On Saturday night, the Heisman Trust will announce the 2015 winner of the most famous trophy in college sports. The Stanley Cup may be more recognizable but to those of us that consume college football, the Heisman Trophy takes a backseat to no one.

The Texans have had two Heisman winners play for them since the inception of the franchise in 2002. Ron Dayne, the 1999 Heisman winner and all-time leading career rusher in college history, played for the Texans for two years in 2006 and 2007. He led the Texans in rushing in both years, his final two years in the NFL.

Former USC star quarterback Matt Leinart was also in Houston for two years in 2010 and 2011. He didn't play in 2010 as he backed up Matt Schaub the entire season, but when Schaub's 2011 season was ended, Leinart took over as the starter. For a half. Just prior to halftime, Leinart broke his collarbone, ending his season and career as a Texan.

No former Heisman winners are on the current roster, but back in 2012, Jadeveon Clowney finished sixth in the Heisman voting. He even received four first place votes as a sophomore and that was even before the Hit Heard 'Round the World.

Perhaps there's a future Texan in New York for this year's announcement. It's a three-star race on Saturday night and one finalist began his chase for a future Heisman on a night in which he ran smack dab into the Texans in 2005. Well, to be exact, one Texan.

A big, hairy one.


When Stanford running back Christian McCaffrey was a wee lad, playing Pop Warner football in the Denver area, his team was asked to play during halftime of a Denver Broncos game. Young Christian was the focus of one defender, in particular, that night, one wearing a familiar No. 1 jersey. Early in the contest, McCaffrey was handed the ball on a reverse and his little nine year old legs were pistons firing at top speed.

But, one defender was between him and the end zone.

TORO, the Texans legendary mascot.

As you can see above, McCaffrey turned the corner and put a juke move on TORO. Our favorite mascot was left grasping air. McCaffrey, flashing the speed that would make him a Heisman finalist a decade later, sped to the end zone for six points.

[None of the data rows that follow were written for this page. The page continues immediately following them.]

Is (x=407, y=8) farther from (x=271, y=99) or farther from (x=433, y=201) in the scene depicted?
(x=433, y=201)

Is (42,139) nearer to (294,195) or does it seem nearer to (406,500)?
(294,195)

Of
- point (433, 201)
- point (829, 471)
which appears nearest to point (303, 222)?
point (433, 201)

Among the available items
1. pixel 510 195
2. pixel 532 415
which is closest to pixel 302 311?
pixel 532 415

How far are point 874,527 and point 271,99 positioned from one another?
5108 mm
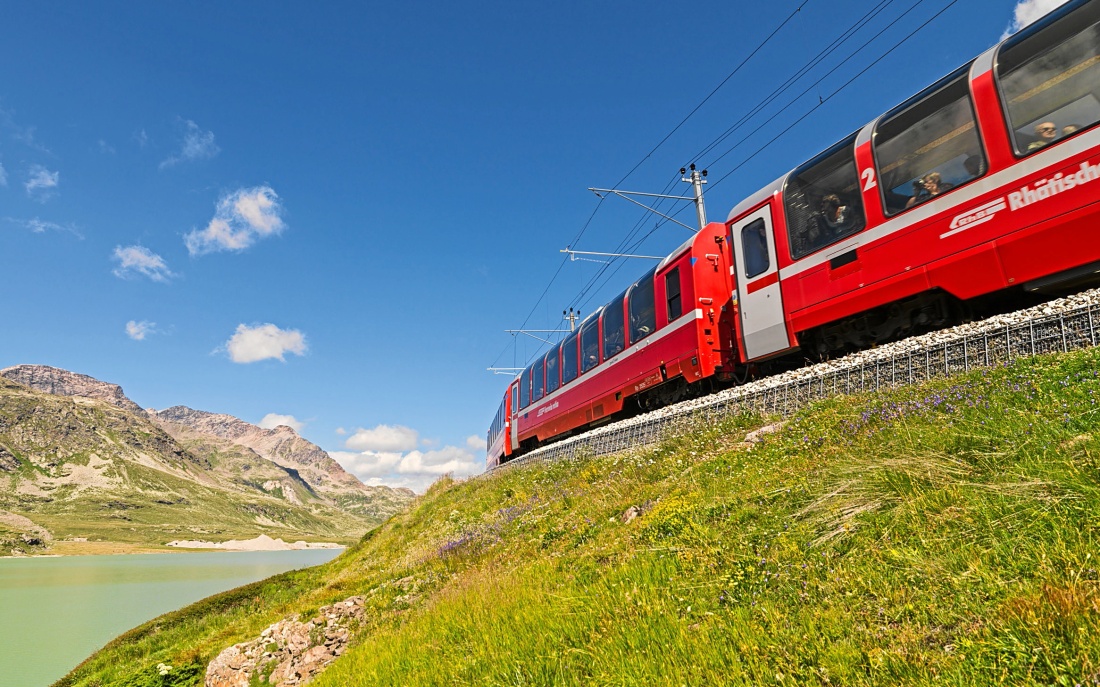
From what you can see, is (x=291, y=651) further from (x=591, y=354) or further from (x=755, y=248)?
(x=591, y=354)

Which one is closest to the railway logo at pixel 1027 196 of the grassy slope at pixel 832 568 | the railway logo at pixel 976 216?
A: the railway logo at pixel 976 216

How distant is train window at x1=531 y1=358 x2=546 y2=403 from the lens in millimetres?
25664

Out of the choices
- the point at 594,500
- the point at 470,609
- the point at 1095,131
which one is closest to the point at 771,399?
the point at 594,500

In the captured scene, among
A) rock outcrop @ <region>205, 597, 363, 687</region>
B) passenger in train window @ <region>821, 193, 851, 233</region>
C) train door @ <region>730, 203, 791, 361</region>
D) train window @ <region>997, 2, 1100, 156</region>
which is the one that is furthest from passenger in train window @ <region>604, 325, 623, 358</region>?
train window @ <region>997, 2, 1100, 156</region>

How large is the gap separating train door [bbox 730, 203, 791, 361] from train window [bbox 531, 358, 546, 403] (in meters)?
13.5

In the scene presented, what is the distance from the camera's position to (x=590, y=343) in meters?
20.2

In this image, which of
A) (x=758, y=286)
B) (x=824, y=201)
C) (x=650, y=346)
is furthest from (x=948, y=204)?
(x=650, y=346)

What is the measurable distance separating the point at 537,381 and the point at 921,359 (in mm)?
18844

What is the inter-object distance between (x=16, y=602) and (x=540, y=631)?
69.3 meters

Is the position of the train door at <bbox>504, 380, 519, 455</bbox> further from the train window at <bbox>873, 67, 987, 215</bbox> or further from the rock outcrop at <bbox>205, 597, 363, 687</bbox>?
the train window at <bbox>873, 67, 987, 215</bbox>

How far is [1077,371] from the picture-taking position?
234 inches

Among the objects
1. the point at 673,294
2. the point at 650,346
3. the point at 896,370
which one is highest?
the point at 673,294

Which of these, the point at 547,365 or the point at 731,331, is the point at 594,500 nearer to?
the point at 731,331

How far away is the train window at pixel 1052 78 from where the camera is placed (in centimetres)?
720
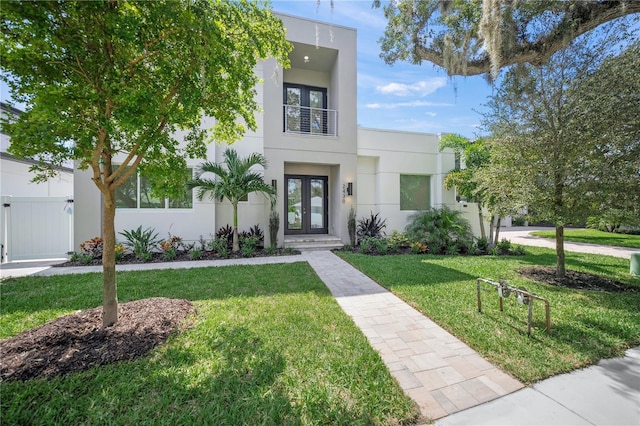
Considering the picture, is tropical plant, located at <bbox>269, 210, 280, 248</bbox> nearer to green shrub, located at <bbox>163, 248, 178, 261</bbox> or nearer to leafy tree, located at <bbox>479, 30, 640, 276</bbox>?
green shrub, located at <bbox>163, 248, 178, 261</bbox>

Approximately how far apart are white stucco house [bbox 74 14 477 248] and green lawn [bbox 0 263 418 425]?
481cm

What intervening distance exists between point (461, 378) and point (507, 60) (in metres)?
6.67

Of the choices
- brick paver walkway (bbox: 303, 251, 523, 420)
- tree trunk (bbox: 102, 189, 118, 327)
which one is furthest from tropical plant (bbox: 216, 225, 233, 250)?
tree trunk (bbox: 102, 189, 118, 327)

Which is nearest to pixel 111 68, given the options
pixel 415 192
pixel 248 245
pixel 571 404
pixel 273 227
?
pixel 571 404

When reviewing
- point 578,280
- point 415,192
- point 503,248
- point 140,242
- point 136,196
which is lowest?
point 578,280

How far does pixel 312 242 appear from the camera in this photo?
401 inches

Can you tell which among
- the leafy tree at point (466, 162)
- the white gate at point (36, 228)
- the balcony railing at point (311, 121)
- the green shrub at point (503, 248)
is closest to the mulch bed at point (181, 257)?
the white gate at point (36, 228)

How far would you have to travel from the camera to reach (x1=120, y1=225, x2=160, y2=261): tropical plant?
796 cm

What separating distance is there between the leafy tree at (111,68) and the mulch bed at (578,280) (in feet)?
24.4

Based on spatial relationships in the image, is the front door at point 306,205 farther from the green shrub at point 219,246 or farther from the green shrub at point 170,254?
the green shrub at point 170,254

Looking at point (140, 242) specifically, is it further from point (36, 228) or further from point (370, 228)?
point (370, 228)

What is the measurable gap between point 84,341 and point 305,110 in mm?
10114

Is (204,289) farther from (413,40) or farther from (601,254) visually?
(601,254)

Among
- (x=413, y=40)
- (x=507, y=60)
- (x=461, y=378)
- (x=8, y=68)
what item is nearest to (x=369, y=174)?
(x=413, y=40)
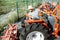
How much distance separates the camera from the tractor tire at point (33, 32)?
7.26 m

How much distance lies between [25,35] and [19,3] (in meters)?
0.64

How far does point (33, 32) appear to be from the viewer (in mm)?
7262

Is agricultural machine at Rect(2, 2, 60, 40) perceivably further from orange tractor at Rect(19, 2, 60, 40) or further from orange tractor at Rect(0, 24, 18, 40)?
orange tractor at Rect(0, 24, 18, 40)

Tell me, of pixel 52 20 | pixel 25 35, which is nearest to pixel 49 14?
pixel 52 20

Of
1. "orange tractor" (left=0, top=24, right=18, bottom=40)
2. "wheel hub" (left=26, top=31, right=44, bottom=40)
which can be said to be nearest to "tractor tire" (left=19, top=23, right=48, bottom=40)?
"wheel hub" (left=26, top=31, right=44, bottom=40)

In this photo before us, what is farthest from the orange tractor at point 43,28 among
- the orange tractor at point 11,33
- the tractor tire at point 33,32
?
the orange tractor at point 11,33

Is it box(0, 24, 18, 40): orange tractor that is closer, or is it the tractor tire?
the tractor tire

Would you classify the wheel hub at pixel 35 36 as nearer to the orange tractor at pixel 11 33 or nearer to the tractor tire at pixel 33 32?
the tractor tire at pixel 33 32

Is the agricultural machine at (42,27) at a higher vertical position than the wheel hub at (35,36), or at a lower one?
higher

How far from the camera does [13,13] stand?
24.2 ft

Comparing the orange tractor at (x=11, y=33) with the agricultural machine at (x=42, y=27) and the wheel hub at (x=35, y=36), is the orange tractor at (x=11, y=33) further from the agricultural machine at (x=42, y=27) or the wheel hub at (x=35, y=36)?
the wheel hub at (x=35, y=36)

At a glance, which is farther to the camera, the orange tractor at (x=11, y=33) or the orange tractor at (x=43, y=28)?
the orange tractor at (x=11, y=33)

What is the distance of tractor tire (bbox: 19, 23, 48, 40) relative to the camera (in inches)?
286

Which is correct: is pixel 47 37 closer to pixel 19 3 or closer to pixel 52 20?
pixel 52 20
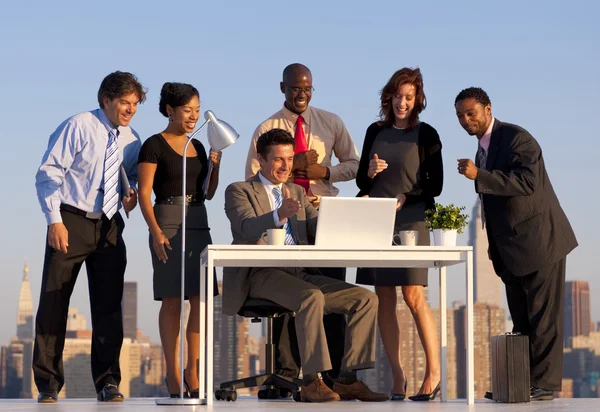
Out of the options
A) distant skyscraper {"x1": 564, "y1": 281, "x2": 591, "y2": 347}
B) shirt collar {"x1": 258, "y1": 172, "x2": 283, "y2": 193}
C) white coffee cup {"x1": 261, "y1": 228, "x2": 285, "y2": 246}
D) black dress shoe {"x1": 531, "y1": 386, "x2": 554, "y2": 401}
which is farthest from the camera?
distant skyscraper {"x1": 564, "y1": 281, "x2": 591, "y2": 347}

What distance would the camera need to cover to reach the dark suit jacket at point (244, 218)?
21.7 feet

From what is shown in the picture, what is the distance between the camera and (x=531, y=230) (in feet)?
21.9

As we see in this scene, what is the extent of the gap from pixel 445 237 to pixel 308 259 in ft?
2.66

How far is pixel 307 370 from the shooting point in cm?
635

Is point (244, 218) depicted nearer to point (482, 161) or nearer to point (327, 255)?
point (327, 255)

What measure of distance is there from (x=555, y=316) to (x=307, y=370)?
1.53 m

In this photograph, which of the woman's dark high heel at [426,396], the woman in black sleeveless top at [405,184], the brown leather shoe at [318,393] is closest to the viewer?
the brown leather shoe at [318,393]

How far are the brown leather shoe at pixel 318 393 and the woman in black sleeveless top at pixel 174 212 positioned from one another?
2.46ft

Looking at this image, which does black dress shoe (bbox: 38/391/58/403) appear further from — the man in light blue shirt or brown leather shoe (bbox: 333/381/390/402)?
brown leather shoe (bbox: 333/381/390/402)

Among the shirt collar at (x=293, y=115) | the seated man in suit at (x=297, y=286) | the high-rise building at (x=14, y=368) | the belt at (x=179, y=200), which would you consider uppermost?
the shirt collar at (x=293, y=115)

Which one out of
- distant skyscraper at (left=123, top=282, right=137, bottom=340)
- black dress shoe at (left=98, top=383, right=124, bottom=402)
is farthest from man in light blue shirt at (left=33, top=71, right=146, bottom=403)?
distant skyscraper at (left=123, top=282, right=137, bottom=340)

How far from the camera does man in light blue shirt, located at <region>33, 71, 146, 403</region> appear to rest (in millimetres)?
6684

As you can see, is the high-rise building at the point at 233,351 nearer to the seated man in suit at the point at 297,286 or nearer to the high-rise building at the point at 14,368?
the high-rise building at the point at 14,368

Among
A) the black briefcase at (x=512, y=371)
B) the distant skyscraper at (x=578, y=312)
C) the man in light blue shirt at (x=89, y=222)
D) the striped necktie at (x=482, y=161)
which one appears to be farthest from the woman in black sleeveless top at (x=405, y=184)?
the distant skyscraper at (x=578, y=312)
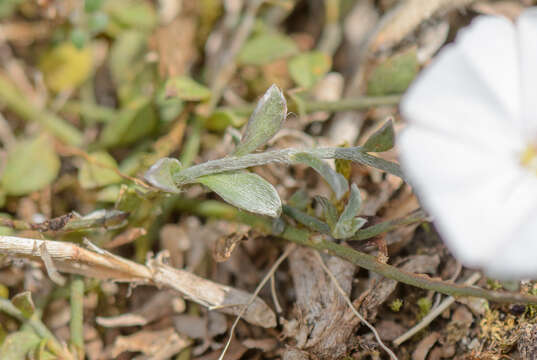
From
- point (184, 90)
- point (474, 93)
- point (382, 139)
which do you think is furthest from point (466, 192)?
point (184, 90)

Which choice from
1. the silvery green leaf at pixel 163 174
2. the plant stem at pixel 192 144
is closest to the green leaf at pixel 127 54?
the plant stem at pixel 192 144

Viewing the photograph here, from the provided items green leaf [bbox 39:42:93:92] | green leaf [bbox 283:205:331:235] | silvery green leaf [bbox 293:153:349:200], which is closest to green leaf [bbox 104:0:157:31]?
green leaf [bbox 39:42:93:92]

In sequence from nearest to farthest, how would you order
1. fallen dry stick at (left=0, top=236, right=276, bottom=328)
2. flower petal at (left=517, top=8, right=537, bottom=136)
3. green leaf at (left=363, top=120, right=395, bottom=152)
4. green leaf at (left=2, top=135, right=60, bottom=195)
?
1. flower petal at (left=517, top=8, right=537, bottom=136)
2. green leaf at (left=363, top=120, right=395, bottom=152)
3. fallen dry stick at (left=0, top=236, right=276, bottom=328)
4. green leaf at (left=2, top=135, right=60, bottom=195)

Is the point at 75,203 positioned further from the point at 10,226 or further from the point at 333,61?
the point at 333,61

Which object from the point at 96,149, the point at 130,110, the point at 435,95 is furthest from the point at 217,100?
Answer: the point at 435,95

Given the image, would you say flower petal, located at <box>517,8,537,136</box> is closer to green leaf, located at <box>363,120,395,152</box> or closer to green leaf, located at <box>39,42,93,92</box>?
green leaf, located at <box>363,120,395,152</box>

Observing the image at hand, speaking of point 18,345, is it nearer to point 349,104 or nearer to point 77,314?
point 77,314
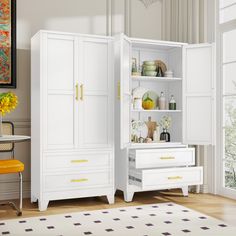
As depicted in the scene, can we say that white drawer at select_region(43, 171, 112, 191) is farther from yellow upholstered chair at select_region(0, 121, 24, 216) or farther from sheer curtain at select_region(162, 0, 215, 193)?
sheer curtain at select_region(162, 0, 215, 193)

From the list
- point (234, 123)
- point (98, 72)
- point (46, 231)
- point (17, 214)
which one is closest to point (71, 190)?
point (17, 214)

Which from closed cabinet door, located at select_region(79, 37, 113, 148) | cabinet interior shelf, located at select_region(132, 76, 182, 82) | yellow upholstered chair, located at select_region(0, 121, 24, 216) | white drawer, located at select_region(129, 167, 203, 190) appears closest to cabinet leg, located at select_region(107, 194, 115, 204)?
white drawer, located at select_region(129, 167, 203, 190)

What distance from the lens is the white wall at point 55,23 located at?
14.2 feet

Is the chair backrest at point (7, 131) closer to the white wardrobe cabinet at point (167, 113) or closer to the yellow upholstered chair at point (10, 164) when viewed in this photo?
the yellow upholstered chair at point (10, 164)

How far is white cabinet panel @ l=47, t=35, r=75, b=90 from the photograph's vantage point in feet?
12.7

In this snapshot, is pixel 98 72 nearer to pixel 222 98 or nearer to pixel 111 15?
pixel 111 15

What would've happened had TORO made that tackle? Would McCaffrey had grown up to be the outstanding star that he became for the Stanford Cardinal?

Luckily, we never found out as McCaffrey grew to become THE star for the Rose Bowl-bound Cardinal in 2015. He, along with Clemson quarterback DeShaun Watson and Alabama running back Derrick Henry, are all in New York for the presentation on Saturday night. Trust me when I say there'll be at least one Texan cheering for McCaffrey to win.